- The Meaning of Suspect Transactions
Bankruptcy law works with the assumption that debtor asset is insufficient to meet the demands of creditors. In principle, a solvent debtor has every right to effect payments to any of his creditors since in this case there is no race to court room problem. Thus, to understand suspect transactions, it is necessary to define what insolvency means and when do we say the person is insolvent?
Simply, insolvency is inability to pay the debt when they become due and payable. There are two primary tests which have been employed in determining whether a person or a company is insolvent. These are cash flow test and balance sheet test.
The cash flow test provides that a company is insolvent when it is unable to pay its debts as they fall due. The important point is whether or not the company pays its debt in carrying on the business. If a company fails the test it means in effect, that it has insufficient resources available to pay creditors.

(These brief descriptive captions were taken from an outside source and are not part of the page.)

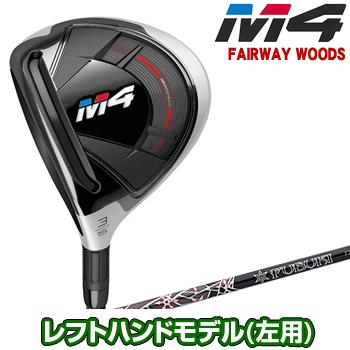 テーラーメイド日本正規品 M4(エムフォー)フェアウェイウッド 2018新製品 FUBUKI TM5カーボンシャフト レフトハンドモデル(左用)【あす楽対応】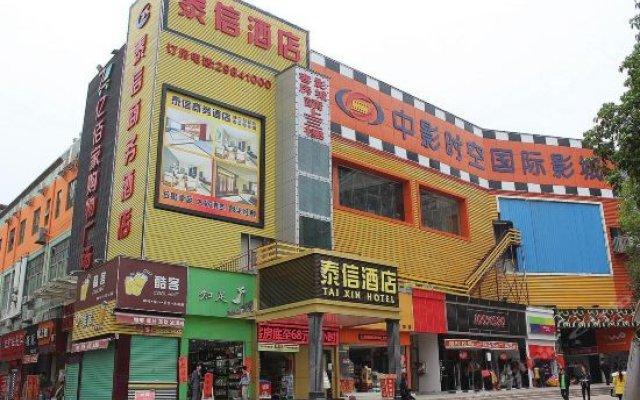 Taixin Hotel вид на фасад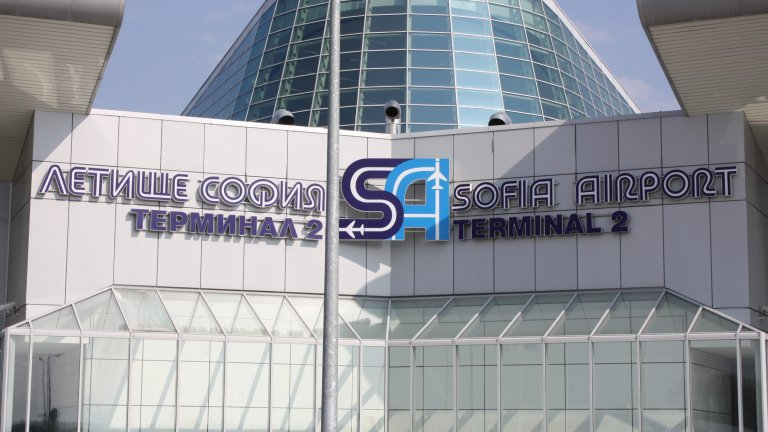"""ВАС потвърди, че """"Соф кънект"""" е новият концесионер на летище София"""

On the other hand, balance sheet test states that if its total liabilities (including the cost of liquidation) out weight the value of its assets and therefore the company’s assets are insufficient to discharge its debt. UNCITRAL guideline to insolvency law define balance sheet test based on excess of liability over assets as an indication of financial distress. Thus, a payment or transfer of debtor asset with in suspect period will have detrimental effect to the other creditors and hence it is suspect transaction. It is reasonable to raise the question, what means by suspect transaction?
Suspect transaction is simply transactions which result in a creditor obtaining an advantage or irregular payment. Thus, it is a transaction which benefits one or more creditors at the expense of other creditors. This creates a race of the most diligent which in turn dependent up on access to information. Furthermore, such type of transactions encourages favoritism by the debtor to some selected creditors by anticipating future relationship.